And, at the abstract level at which I’m writing this post, that’s how Catholicism won me over. It matched a lot of the soundings I’d already taken, it predicted some measurements I later found myself having to revise, and it looked like a tolerably good map. It seemed like a better map than my virtue-ethics atheism. I suspect the place where JT and I disagree the most is not about the good map criteria, but about the moral soundings dataset I was trying to match up to a plausible map.
Now, some people will say, why choose a map at all? Why not just plot all the soundings and use that? (This is the “Why truck with metaethics?” objection). There are a couple of reasons. First of all, when you pare off all the most uncertain bits, but the tattered map you’ve got left isn’t always going to be of much use. It’s good to come up with some kind of schema for thinking about the gaps; you probably aren’t indifferent between all possible depths.

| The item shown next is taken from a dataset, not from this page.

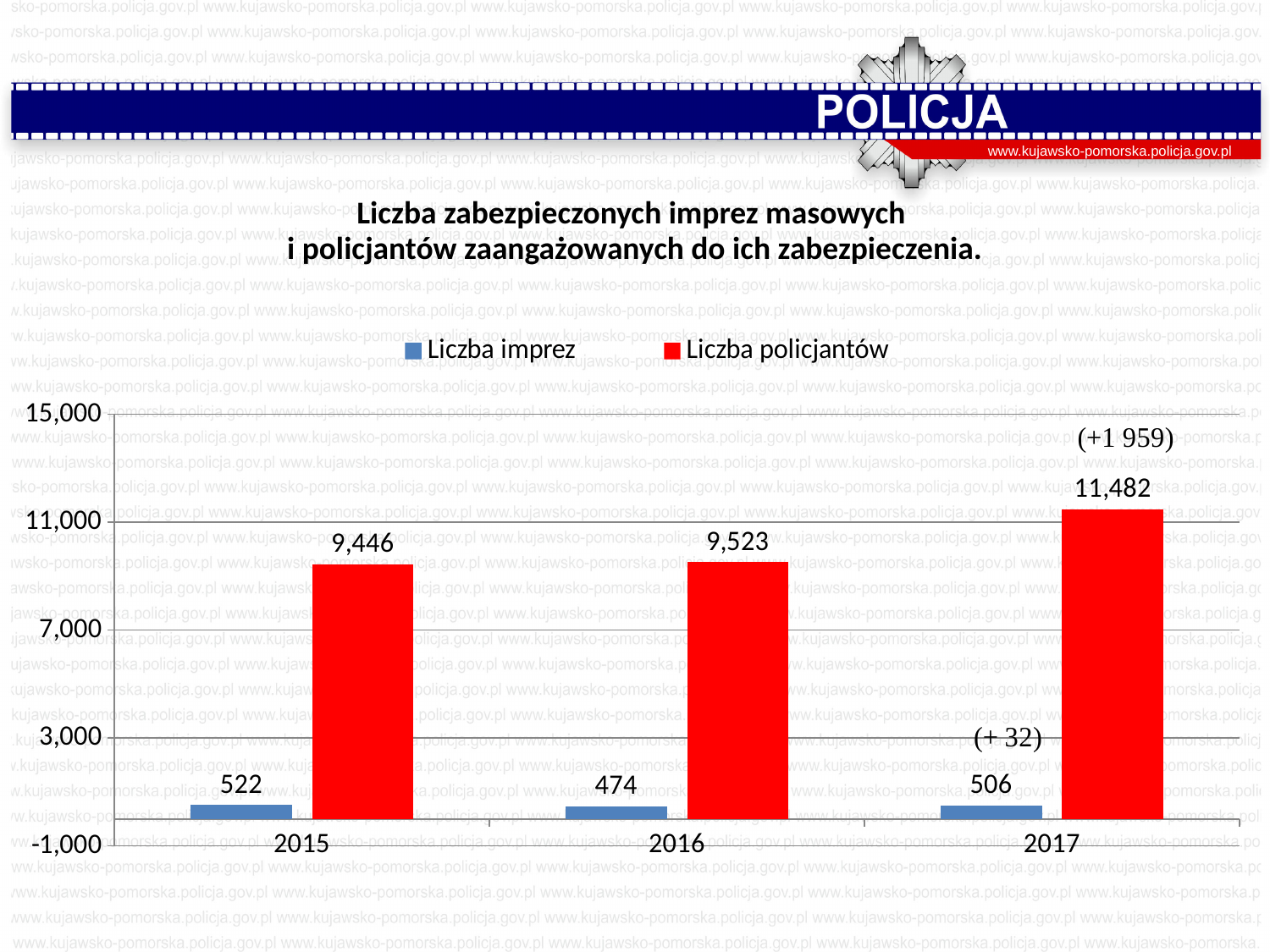
What is the difference between Liczba imprez in 2015 and in 2016? 48 What kind of chart is shown on the slide? bar chart What is the difference between Liczba policjantów in 2017 and in 2016? 1,959 How many series does the legend list? 2 What is the value of Liczba policjantów for 2017? 11,482 How many years are shown on the x axis? 3 Which year has the highest value for Liczba policjantów? 2017 What is the value of Liczba policjantów for 2015? 9,446 What is the value of Liczba imprez for 2016? 474 Is the value of Liczba policjantów for 2016 greater or less than 11,000? less Which year has the lowest value for Liczba imprez? 2016 Which is larger: Liczba imprez in 2015 or Liczba imprez in 2017? 2015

Second, there’s something else I need to add to this analogy to make it resemble moral philosophy a little more closely. Imagine you’re checking ocean depths with a really sucky rope. I don’t just mean that your observations are a little noisy (though they are) but there’s a whole list of only recently-known failure modes for your instrument (and we’re not particularly confident that we’ve sussed out all of them). Thinking at the map level might make it easier to spot when your observations are buggy. You don’t want to take all your observations at face value.
Finally, it’s easier to have a discussion/debate with someone at the level of maps (and goodness of maps) than it is at the level of intuition datasets. Stirrings of conscience are an internal process; your interlocutor can’t watch you measure out fathoms of rope. So it’s easier to thrash things out when you can switch back and forth fluidly between predictions and theory (often using thought experiments).

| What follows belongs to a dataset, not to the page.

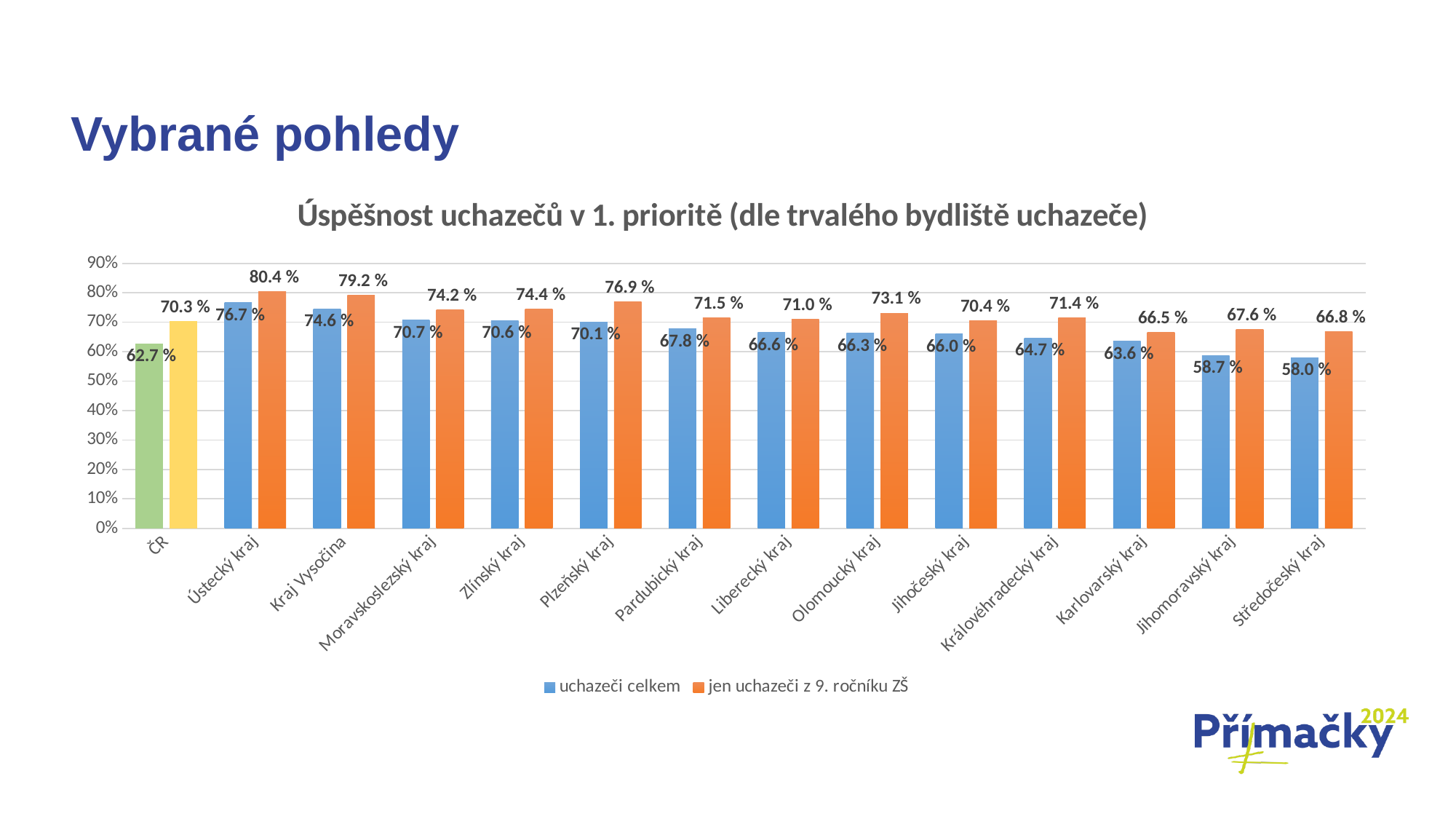
What is the 'uchazeči celkem' value for ČR? 62.7 % What is the title of the chart? Úspěšnost uchazečů v 1. prioritě (dle trvalého bydliště uchazeče) How many series does the legend list? 2 Which is larger: the 'uchazeči celkem' value for Kraj Vysočina or for Moravskoslezský kraj? Kraj Vysočina What is the difference between the 'jen uchazeči z 9. ročníku ZŠ' and 'uchazeči celkem' values for Plzeňský kraj? 6.8 % Is the 'uchazeči celkem' value for Jihomoravský kraj greater or less than 60%? less What is the value for Středočeský kraj in the 'uchazeči celkem' series? 58.0 % What kind of chart is shown on the slide? bar chart Which category has the lowest value in the 'uchazeči celkem' series? Středočeský kraj What is the value for Ústecký kraj in the 'jen uchazeči z 9. ročníku ZŠ' series? 80.4 % How many categories are shown on the x axis? 14 Which category has the highest value in the 'jen uchazeči z 9. ročníku ZŠ' series? Ústecký kraj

And just one more thing: it’s at the map level that you get the concept of an ocean, not just a collection of points in xyz coordinate space.
Where does that leave me? Well, it’s possible that Catholicism/virtue ethics/teleology is a useful map, but it’s got some major deviations from the territory it’s supposed to depict (say, the existence of God). I don’t discount that possibility, and I’ve flagged some really weird observations it predicts that my intuitions still don’t resemble. But the map has proved helpful, so I expect the territory to have some level of correspondence. (Ptolemy’s epicycles got a lot right. You wouldn’t expect the model that replaced it to lose the ground it covered).
I don’t know that I’m right, but I think I’m less wrong. I think I’ve burned out some errors in my model of the world that won’t crop up again even if my confidence in the God map dipped below some critical threshold and another explanation surged ahead.